Abstract Patients with distant metastasis at the time of diagnosis have significantly worse prognosis. Triple negative breast carcinomas (TNBC) are heterogeneous tumors with propensity to metastasize and a guarded short term prognosis. The link between breast cancer and regulators of cell type identity was demonstrated in 2003, when enhancer of zeste homolog 2, EZH2, was reportedly overexpressed in approximately 55% of breast cancer tissue samples and was significantly associated with estrogen receptor negative status and worse disease free and overall survival. As the catalytic subunit of the Polycomb Repressive Complex 2 (PRC2), the methyltransferase EZH2 deposits trimethyl marks on histone tails of lysine 27 of histone H3 (H3K27me3) to effect transcriptional repression. However, in a subset (~ 30%) TNBC high levels of EZH2 are associated with low H3K27me3, suggesting the intriguing possibility that in this group of tumors EZH2 may promote progression through other unknown mechanisms.

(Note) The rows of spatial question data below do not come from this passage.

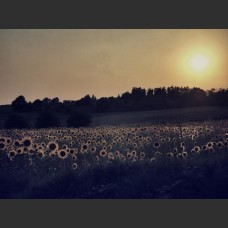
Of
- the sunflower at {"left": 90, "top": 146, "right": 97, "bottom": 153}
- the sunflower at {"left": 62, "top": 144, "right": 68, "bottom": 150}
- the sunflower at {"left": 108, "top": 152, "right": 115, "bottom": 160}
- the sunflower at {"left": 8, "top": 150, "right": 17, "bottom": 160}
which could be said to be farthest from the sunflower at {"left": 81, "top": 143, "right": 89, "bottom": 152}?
the sunflower at {"left": 8, "top": 150, "right": 17, "bottom": 160}

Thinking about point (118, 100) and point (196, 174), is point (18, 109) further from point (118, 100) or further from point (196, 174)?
point (196, 174)

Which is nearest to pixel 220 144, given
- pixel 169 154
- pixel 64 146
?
pixel 169 154

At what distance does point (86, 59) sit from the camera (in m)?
9.66

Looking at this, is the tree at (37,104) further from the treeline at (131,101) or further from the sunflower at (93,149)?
the sunflower at (93,149)

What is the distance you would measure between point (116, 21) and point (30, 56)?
5.29ft

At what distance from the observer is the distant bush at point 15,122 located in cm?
969

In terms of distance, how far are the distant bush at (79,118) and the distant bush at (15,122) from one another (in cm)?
75

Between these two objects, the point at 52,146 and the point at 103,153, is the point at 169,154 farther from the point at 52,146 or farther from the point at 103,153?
the point at 52,146

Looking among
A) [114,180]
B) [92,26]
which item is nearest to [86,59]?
[92,26]

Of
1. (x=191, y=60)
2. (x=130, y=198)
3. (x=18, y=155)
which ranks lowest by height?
(x=130, y=198)

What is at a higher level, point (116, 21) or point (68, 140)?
point (116, 21)

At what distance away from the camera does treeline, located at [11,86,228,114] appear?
9.70 metres

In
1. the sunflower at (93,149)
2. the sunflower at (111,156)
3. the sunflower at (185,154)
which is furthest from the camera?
the sunflower at (93,149)

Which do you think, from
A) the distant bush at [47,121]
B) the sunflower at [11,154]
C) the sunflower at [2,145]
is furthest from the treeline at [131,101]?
the sunflower at [11,154]
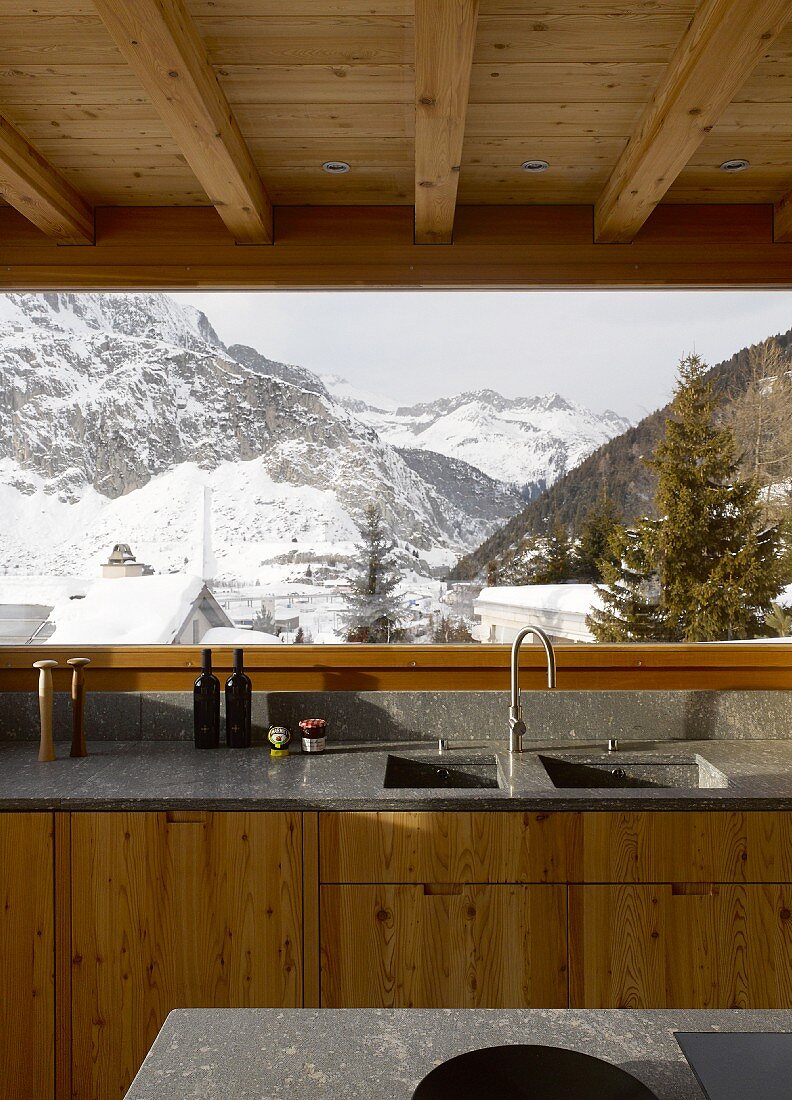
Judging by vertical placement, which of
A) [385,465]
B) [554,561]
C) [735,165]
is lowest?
[554,561]

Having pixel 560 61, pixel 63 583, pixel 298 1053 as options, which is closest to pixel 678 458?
pixel 560 61

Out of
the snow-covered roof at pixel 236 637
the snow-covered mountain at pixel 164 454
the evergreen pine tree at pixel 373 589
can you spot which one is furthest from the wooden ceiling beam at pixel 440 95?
the snow-covered roof at pixel 236 637

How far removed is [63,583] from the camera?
9.28 ft

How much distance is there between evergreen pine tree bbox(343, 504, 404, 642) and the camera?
280cm

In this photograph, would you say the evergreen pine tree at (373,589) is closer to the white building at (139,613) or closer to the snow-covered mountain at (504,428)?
the snow-covered mountain at (504,428)

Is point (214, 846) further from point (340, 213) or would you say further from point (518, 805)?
point (340, 213)

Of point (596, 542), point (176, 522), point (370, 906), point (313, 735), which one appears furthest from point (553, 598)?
point (176, 522)

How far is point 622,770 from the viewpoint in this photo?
8.30 ft

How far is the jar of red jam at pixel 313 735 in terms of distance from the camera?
2.52 metres

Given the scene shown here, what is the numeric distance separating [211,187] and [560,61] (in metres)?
0.97

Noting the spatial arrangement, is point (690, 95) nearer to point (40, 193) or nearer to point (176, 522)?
point (40, 193)

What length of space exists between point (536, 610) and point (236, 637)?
101 centimetres

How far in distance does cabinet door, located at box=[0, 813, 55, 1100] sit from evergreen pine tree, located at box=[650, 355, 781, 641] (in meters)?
2.01

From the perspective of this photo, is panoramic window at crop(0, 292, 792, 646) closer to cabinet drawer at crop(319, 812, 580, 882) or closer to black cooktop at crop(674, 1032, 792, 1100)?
cabinet drawer at crop(319, 812, 580, 882)
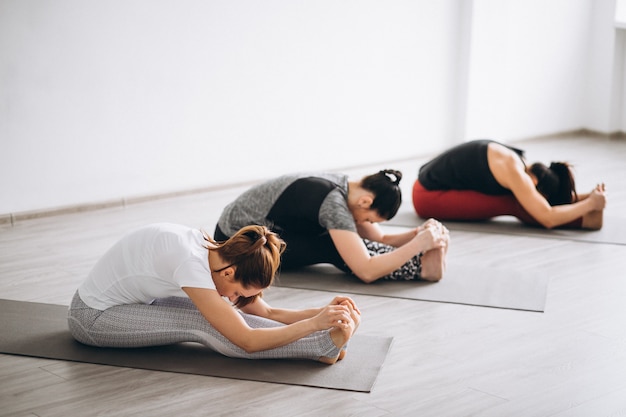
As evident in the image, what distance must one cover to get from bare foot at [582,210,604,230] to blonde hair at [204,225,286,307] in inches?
94.1

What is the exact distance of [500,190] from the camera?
181 inches

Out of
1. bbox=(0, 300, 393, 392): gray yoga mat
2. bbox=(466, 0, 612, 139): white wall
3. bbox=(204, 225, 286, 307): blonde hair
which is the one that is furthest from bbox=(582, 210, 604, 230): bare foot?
bbox=(204, 225, 286, 307): blonde hair

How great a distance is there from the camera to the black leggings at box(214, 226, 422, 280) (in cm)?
381

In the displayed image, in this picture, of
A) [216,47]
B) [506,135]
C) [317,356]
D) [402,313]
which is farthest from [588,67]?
[317,356]

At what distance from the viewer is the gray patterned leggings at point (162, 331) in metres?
2.93

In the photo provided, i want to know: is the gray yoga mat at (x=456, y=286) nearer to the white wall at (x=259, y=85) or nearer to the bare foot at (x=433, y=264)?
the bare foot at (x=433, y=264)

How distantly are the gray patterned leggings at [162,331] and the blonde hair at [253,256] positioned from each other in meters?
0.28

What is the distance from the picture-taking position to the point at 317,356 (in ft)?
9.60

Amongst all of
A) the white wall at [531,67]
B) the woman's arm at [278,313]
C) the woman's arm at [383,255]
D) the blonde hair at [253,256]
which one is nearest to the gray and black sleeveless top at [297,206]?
the woman's arm at [383,255]

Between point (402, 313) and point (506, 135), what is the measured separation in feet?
12.5

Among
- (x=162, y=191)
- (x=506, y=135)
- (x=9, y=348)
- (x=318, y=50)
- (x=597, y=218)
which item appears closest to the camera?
(x=9, y=348)

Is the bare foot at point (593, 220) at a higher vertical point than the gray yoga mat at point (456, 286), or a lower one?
higher

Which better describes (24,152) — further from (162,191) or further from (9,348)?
(9,348)

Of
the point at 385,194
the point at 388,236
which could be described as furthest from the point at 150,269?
the point at 388,236
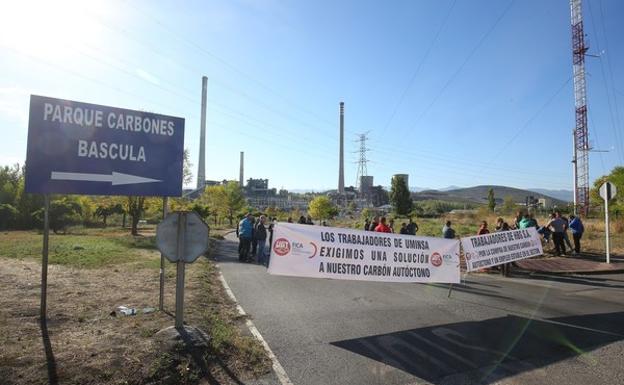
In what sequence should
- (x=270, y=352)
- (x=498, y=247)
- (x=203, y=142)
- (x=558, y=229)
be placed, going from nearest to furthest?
(x=270, y=352)
(x=498, y=247)
(x=558, y=229)
(x=203, y=142)

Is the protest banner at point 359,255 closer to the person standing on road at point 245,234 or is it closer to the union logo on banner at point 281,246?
the union logo on banner at point 281,246

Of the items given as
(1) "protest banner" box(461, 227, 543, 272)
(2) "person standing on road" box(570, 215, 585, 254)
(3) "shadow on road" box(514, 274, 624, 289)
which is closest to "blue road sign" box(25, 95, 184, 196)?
(1) "protest banner" box(461, 227, 543, 272)

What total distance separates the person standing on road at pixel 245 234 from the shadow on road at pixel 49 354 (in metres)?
9.40

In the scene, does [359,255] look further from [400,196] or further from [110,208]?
[400,196]

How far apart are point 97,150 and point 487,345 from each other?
6125 millimetres

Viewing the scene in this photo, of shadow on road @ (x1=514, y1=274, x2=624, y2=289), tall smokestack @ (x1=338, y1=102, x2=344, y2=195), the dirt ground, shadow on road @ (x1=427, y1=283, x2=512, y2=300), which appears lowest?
shadow on road @ (x1=514, y1=274, x2=624, y2=289)

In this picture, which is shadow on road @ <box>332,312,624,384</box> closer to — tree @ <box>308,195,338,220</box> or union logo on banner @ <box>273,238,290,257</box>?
union logo on banner @ <box>273,238,290,257</box>

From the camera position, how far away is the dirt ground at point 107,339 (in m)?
4.26

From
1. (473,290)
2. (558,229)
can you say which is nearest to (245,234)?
→ (473,290)

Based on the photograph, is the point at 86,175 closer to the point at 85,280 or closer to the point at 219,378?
the point at 219,378

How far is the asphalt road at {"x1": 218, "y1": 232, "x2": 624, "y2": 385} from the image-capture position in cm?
468

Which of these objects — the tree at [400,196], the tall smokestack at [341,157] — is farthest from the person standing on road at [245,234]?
the tall smokestack at [341,157]

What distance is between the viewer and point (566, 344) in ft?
18.7

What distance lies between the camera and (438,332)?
6184mm
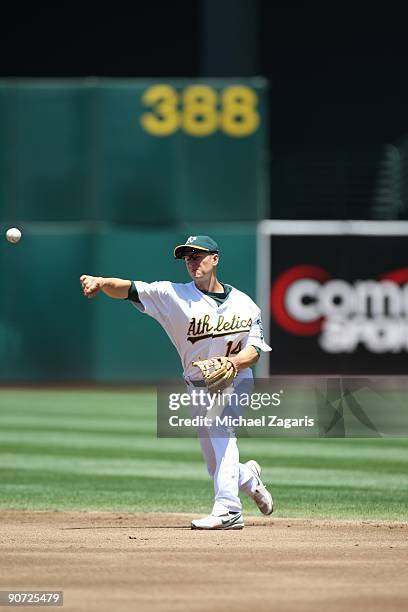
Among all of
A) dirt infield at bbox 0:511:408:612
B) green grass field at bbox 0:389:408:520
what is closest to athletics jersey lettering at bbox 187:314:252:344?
dirt infield at bbox 0:511:408:612

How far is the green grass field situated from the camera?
9742 mm

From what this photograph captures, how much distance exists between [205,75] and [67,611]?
18858mm

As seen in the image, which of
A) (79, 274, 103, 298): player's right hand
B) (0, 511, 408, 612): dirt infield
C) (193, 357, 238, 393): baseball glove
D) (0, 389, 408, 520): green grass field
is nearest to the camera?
(0, 511, 408, 612): dirt infield

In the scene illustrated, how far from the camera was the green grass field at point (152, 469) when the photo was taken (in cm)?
974

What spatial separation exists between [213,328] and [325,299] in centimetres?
A: 1341

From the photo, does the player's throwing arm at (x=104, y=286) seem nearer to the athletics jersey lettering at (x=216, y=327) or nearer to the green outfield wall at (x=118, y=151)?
the athletics jersey lettering at (x=216, y=327)

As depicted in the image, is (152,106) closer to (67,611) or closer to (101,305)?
(101,305)

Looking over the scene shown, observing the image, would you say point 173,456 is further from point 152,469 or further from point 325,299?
point 325,299

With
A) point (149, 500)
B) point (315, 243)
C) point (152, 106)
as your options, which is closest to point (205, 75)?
point (152, 106)

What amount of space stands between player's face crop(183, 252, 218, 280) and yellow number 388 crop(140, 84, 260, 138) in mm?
13410

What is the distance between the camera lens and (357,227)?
842 inches

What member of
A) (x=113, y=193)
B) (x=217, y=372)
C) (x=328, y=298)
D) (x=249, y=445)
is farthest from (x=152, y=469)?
(x=113, y=193)

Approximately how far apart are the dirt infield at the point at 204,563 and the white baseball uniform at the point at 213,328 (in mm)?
324

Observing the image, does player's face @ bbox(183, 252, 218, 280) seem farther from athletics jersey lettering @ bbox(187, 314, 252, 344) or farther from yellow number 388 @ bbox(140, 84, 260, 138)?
yellow number 388 @ bbox(140, 84, 260, 138)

Recent studies have shown that in TNBC EZH2 may indeed function independent of PRC2 and H3K27me3 activity. During breast cancer initiation, EZH2 enhances breast cancer stem cells and mammary tumor development through transcriptional activation of NOTCH1 and upregulation of its signaling pathway. More recent data show that EZH2 protein binds to p38 MAP kinase with resulting EZH2 phosphorylation at threonine 367 and accumulation in the cytoplasm of TNBC cells. In breast cancer tissue samples, cytoplasmic pEZH2 T367 is significantly associated with low H3K27me3 levels and a triple negative phenotype. Mechanistically, pEZH2 T367 protein binds to cytoplasmic regulators of cell migration and invasion, and is required for metastasis. These studies demonstrate a H3K27me3-independent mechanism of EZH2 function in TNBC progression. Future investigations will be required to test the therapeutic potential of inhibiting EZH2 non-canonical mechanisms alone or in combination with pharmacological targeting of EZH2 methyltransferase activity in TNBC. Citation Format: CG Kleer. Novel non-canonical functions of EZH2 in triple negative breast cancer [abstract]. In: Proceedings of the 2019 San Antonio Breast Cancer Symposium; 2019 Dec 10-14; San Antonio, TX. Philadelphia (PA): AACR; Cancer Res 2020;80(4 Suppl):Abstract nr OI.